| Given passage |
# # # #
Bernie Sanders is a Fraud

Ryan Nelson-Cain
8 min readFeb 28, 2020
Christopher Dolan/Times-Tribune via AP

Revolutionary politics are like playing with fire. They require a figurehead, who must be followed at all costs. Sure, they may hide behind an ideology, but the reality is that they are backing the person, not the ideology. Revolutionary politics, and those who subscribe to them, always need an enemy. It may start as billionaires and the powerful, but it always creeps. It moves to those who report negative stories about the movement. It moves to moderates, who are not as radical as those within “the movement.” They’ll attempt to frame enemies, and then paint opponents who share their values as those enemies. Revolutionary politics will paint everything as “the struggle,” glossing over details and plans of how to achieve their goals. Those who subscribe to these politics are uncompromising, they’re unwavering, and they’re zealous.

But in a revolution, you must first and foremost have allegiance to the revolutionary leader. They can do no wrong. Take their position, lock, stock, and barrel, and fight for them. The leader will never do the dirty work, they must stay clean, but everyone around them will work night and day to be in the mud to make sure that the mud stays off of the leader. They’ll do all of the dirty work, so that the glorious purpose can be achieved by their dear leader. It’s cult-like, it’s obsessive, and it’s exceptionally dangerous to democracy.
# # # #
Dataset entries
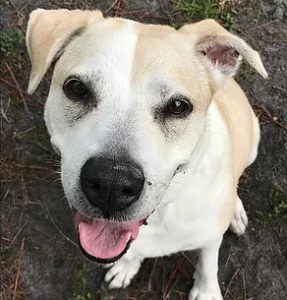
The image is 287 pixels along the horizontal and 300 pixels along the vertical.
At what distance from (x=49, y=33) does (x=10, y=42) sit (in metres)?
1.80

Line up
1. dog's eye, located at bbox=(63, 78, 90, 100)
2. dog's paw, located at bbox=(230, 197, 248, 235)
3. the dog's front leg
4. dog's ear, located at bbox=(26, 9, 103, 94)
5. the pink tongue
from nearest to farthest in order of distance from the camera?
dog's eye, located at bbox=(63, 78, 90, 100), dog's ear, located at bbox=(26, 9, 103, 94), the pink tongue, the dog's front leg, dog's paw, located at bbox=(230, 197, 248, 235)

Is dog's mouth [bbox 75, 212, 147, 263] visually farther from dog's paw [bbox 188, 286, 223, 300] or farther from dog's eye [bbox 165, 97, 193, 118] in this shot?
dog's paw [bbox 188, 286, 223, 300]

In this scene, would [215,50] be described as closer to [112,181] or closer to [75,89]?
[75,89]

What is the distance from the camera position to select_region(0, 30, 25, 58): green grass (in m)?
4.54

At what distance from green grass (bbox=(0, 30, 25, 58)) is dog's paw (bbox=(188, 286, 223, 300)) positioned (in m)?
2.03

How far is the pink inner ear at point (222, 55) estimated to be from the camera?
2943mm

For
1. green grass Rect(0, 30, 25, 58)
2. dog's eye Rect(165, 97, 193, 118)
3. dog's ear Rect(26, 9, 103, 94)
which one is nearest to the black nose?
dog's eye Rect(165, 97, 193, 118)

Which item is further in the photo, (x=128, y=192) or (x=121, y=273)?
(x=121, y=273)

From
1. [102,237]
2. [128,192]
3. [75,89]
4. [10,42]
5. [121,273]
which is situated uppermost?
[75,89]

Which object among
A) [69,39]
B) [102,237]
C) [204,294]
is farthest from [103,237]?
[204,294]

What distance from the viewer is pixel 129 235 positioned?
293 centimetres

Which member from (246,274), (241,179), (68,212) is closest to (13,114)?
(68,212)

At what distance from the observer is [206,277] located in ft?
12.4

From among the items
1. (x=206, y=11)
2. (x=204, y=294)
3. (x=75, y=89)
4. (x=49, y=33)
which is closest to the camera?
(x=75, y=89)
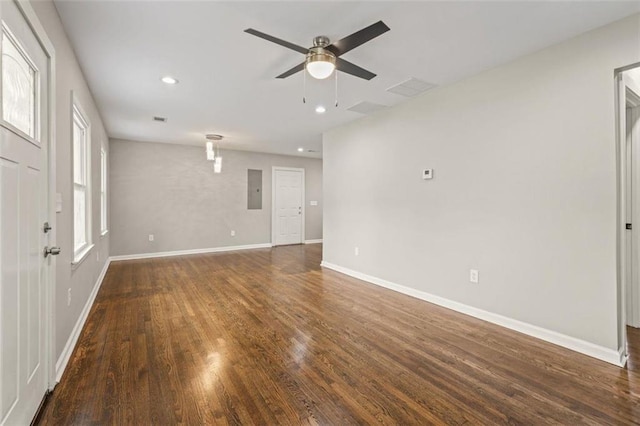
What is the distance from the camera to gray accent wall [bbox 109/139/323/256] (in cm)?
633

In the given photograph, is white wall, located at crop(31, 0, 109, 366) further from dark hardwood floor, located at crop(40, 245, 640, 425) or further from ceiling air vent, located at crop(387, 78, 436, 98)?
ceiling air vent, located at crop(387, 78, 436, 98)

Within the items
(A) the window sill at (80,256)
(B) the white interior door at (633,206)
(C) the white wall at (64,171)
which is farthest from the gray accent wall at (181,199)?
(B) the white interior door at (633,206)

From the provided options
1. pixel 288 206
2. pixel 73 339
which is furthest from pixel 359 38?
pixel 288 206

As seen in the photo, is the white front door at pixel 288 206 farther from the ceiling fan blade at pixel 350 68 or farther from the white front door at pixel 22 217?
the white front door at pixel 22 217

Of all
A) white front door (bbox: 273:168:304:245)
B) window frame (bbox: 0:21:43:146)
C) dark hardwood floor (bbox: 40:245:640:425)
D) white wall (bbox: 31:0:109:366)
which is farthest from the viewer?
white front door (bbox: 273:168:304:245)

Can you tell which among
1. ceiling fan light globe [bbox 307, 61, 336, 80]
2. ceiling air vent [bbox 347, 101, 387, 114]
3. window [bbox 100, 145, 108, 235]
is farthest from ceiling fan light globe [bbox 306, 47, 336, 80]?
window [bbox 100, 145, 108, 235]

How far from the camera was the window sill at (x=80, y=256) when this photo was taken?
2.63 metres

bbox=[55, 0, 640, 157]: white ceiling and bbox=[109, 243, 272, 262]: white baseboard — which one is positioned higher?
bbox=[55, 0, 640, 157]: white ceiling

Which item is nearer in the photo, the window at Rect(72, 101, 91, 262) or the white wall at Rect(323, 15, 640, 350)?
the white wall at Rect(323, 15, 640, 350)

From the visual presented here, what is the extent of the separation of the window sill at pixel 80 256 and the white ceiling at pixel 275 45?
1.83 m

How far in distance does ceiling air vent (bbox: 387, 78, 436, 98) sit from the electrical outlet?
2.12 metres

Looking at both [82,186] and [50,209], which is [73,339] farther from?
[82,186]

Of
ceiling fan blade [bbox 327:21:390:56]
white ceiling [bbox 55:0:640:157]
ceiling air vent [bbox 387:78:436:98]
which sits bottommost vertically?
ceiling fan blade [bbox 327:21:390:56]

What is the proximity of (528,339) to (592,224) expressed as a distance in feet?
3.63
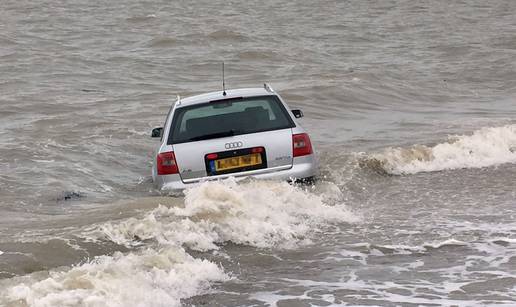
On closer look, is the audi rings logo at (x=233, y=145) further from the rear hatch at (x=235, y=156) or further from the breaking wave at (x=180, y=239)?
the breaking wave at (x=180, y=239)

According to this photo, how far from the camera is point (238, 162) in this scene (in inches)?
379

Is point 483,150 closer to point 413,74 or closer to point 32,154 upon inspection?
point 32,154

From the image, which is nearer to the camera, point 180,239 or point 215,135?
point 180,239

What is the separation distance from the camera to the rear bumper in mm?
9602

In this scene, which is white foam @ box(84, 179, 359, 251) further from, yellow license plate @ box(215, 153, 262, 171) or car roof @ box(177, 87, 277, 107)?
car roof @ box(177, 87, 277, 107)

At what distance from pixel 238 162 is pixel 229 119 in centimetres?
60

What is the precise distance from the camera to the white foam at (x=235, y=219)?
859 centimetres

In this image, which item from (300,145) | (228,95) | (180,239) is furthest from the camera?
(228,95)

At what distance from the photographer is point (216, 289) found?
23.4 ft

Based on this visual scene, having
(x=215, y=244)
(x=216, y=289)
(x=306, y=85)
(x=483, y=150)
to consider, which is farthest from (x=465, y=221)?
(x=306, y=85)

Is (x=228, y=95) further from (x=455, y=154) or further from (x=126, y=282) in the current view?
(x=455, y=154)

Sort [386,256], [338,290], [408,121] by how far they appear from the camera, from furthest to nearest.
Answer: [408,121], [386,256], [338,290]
# # # #
| Explore the material |
1. Answer these from the piece on revolutionary politics:
(a) According to the piece, who may the enemy of revolutionary politics start as?
(b) What does the piece say the leader must do while others do the dirty work?
(c) What date is given for the piece?
2. Please write the next paragraphs of the piece on revolutionary politics, starting after its final sentence.

| Responses to the exercise |
1.
(a) Billionaires and the powerful.
(b) The leader must stay clean.
(c) Feb 28, 2020.

2.
We’ve seen a movement like this before in politics. It wasn’t 2016, despite Trump’s vicious following of trolls, bots, and morons. He broke the cardinal rule, he got into it himself. There was no sympathy for Donald Trump. No, the movement we’ve seen like this before was in France in 1789. The Jacobin Revolution consumed the country with populist politics and a general struggle. It ended with their leader’s head in a basket, because they won their fight and didn’t know where to go. So the revolutionaries turned on their leader.

But we’re seeing a similar trend in 2020. Bernie Sanders doesn’t speak in specifics. For most of his career in American politics, he’s been the annoying voice in the back of the room. He’s a do-nothing, a lazy legislator with no motivation other than getting re-elected. A man who has passed a total of 7 bills in his 30 years, and five of them were re-naming post offices. He rushes into bills, he spurns support so he can claim to be first, and he doesn’t do the work required to build consensus and get things passed.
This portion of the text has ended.